A chiudere gli interventi, il consigliere Maccari ha ribadito: "Dice bene Giannoni: il Comune di Empoli è parte lesa e sta pagando non solo economicamente, ma anche in termini di impatto sul territorio. L’amministrazione deve adottare tutte le misure possibili per informare e coinvolgere i cittadini, accompagnandoli verso il percorso risolutivo e definitivo.
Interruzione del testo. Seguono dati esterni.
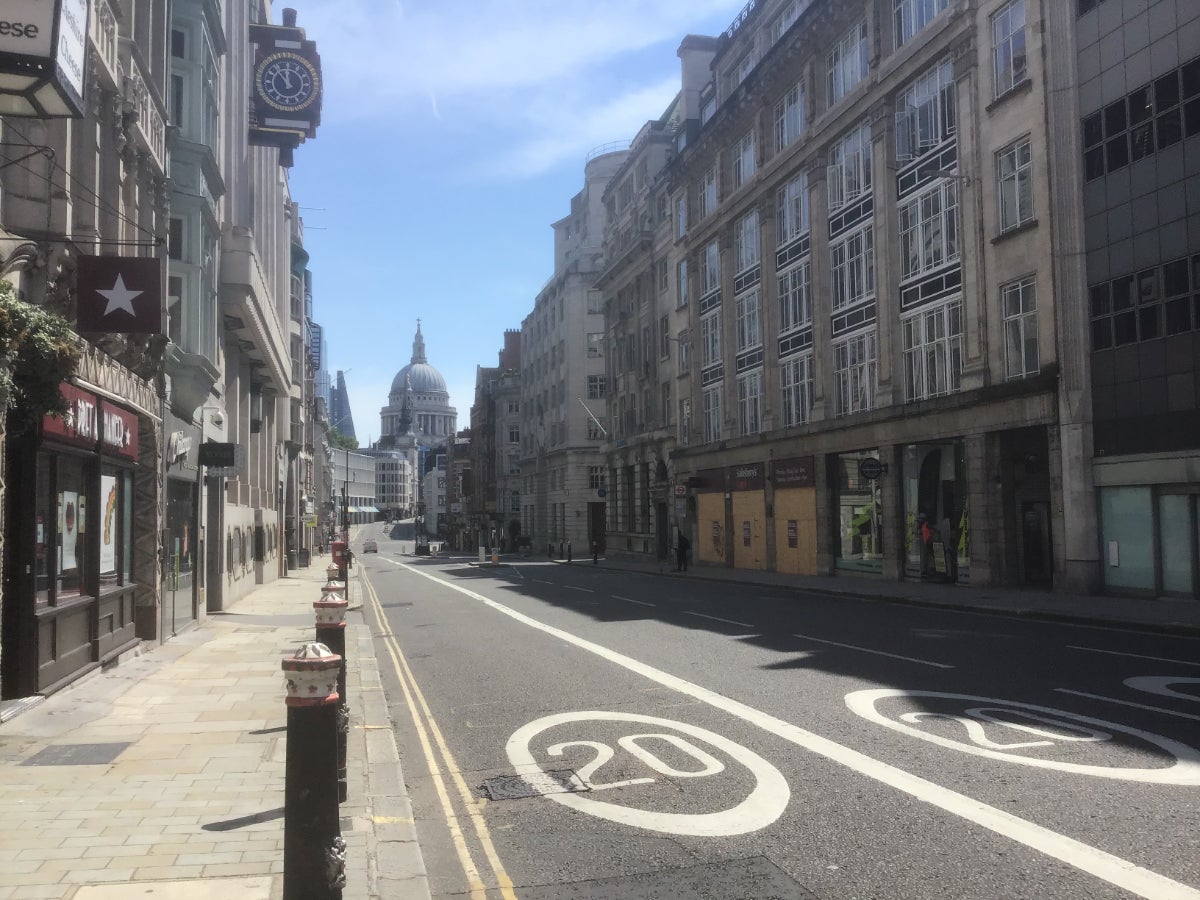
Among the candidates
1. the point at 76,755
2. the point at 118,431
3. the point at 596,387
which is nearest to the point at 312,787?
the point at 76,755

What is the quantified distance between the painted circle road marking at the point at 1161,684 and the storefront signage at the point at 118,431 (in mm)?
12123

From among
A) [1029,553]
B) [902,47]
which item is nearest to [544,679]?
[1029,553]

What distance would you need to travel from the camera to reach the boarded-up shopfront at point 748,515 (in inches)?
1564

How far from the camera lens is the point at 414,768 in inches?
316

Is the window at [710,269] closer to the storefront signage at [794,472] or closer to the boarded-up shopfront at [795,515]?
the storefront signage at [794,472]

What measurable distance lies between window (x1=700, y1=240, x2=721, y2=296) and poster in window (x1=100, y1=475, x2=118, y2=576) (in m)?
34.5

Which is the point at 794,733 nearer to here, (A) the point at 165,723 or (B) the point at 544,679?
(B) the point at 544,679

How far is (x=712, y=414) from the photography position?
151ft

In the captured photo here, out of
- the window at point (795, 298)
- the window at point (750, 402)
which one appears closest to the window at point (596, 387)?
the window at point (750, 402)

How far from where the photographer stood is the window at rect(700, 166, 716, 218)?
45281 mm

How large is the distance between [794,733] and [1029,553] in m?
19.1

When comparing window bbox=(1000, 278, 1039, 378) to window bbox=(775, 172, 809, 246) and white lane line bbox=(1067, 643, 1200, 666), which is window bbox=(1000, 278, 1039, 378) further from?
window bbox=(775, 172, 809, 246)

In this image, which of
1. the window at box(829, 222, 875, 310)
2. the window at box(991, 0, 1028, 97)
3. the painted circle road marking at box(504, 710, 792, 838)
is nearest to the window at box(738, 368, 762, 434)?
the window at box(829, 222, 875, 310)

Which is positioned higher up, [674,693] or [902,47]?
[902,47]
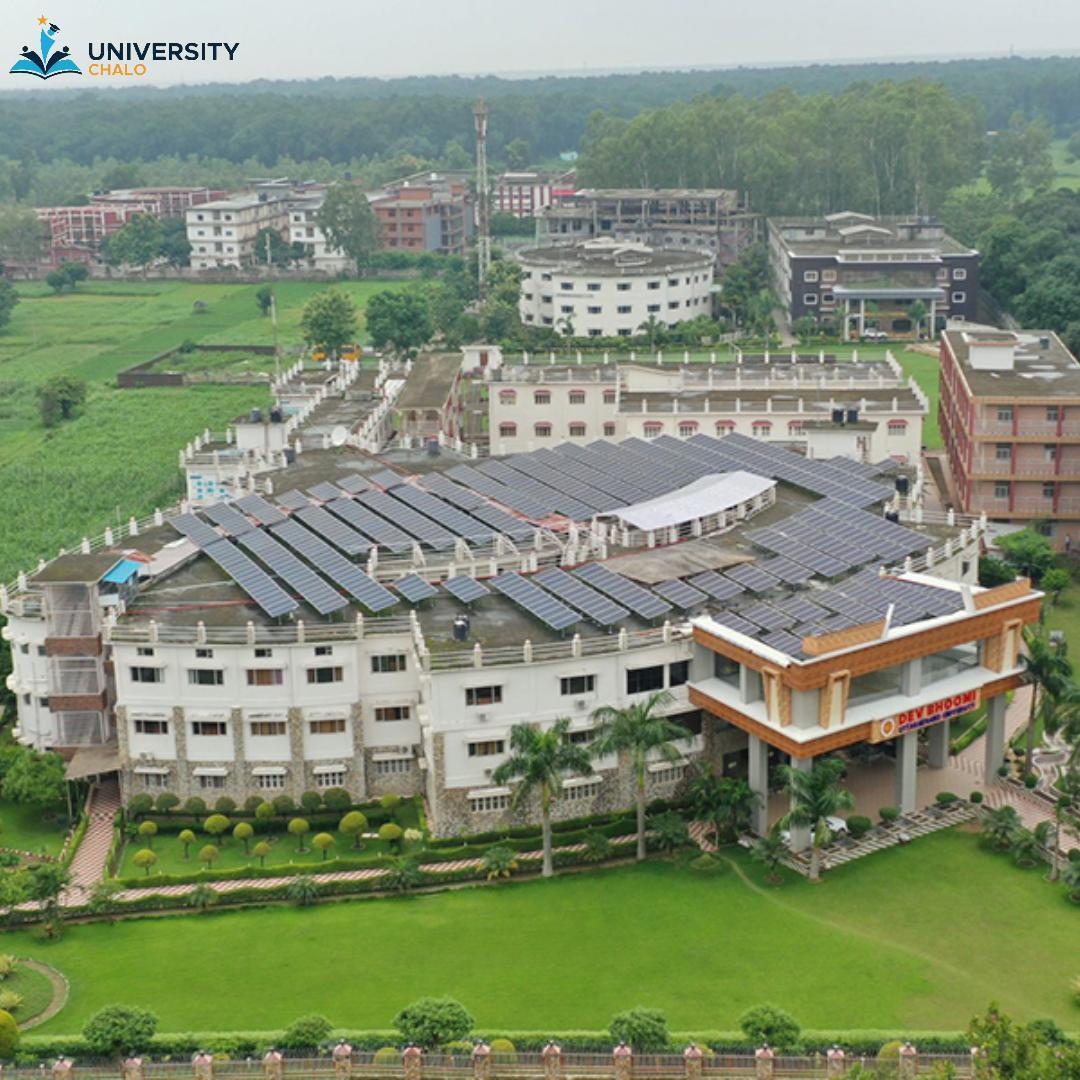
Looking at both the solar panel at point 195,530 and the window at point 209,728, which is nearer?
the window at point 209,728

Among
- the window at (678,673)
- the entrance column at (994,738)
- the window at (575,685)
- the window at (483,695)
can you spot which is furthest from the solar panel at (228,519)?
the entrance column at (994,738)

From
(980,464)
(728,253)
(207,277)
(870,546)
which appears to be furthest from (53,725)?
(207,277)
È giusto informare la cittadinanza sui provvedimenti e sui progetti di lavoro nell’area, rendendoli consapevoli della potenziale contaminazione - che auspichiamo non si verifichi grazie alla messa in sicurezza - e rassicurandoli".

La mozione è stata approvata all'unanimità, con 20 voti favorevoli su 20 presenti, ed è stato l'ultimo punto trattato prima della chiusura dei lavori.